All measurements were performed with a 3-dimensional MicroScribe Digitizer (accuracy, 0.022 mm; Immersion Corp) to accurately measure the position of the tibial tubercle fragment before and after osteotomy. First, the coordinate axes were established with the following references: y, parallel to the tibial shaft axis (sagittal plane); z, perpendicular to the tibial shaft axis (axial plane); x, perpendicular to the tibial shaft axis (coronal plane). Then, with a reference point on the fragment (Figure 1, point P), the fragment position was recorded before (Px, Py, Pz) and after (P′x, P′y, P′z) the transfer in 3 dimensions. The difference between the coordinates (P′x-Px, P′y-Py, P′z-Pz) was the displacement in each plane where the positive values for the x, y, and z axes represented medialization, distalization, and anteriorization, respectively.

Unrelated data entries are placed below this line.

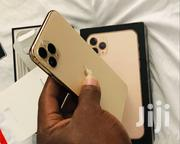 Apple iPhone 11 Pro 64 GB Gold | Mobile Phones for sale in Greater Accra, Accra Metropolitan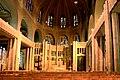 Brusel basilica interier 1.jpg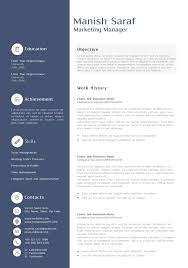 marketing manager resume hotel marketing manager resume sle sles career doc sevte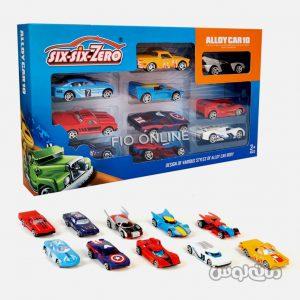 Vehicle Play sets SIX-SIX-ZERO 8620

For the first phase of the study, 5 Sawbones specimens were used to refine the protocol and technique. The protocol was then tested in 3 additional Sawbones specimens to evaluate reproducibility. The test-retest mean ± SD difference for distalization among these 3 samples was 0.8 ± 0.5 mm.
Cadaveric Specimen Test
Based on the results of the Sawbones specimen tests, the 5 proximal cut variations were now evaluated in cadaveric knee specimens and reduced to 3 variants: ML neutral/AP neutral, ML 30° proximal/AP neutral, and ML neutral/AP 30° proximal. Variant 4 was discarded because it led to only a modest amount of distalization. Variant 5 was discarded given the risk of possible complications presented by this modification: first, the osteotomy extends proximally very close to the tibial plateau, increasing the risk of intra-articular extension and/or fracture. In addition, the required orientation of the sawblade for this osteotomy presented a risk for damage to the patellar tendon.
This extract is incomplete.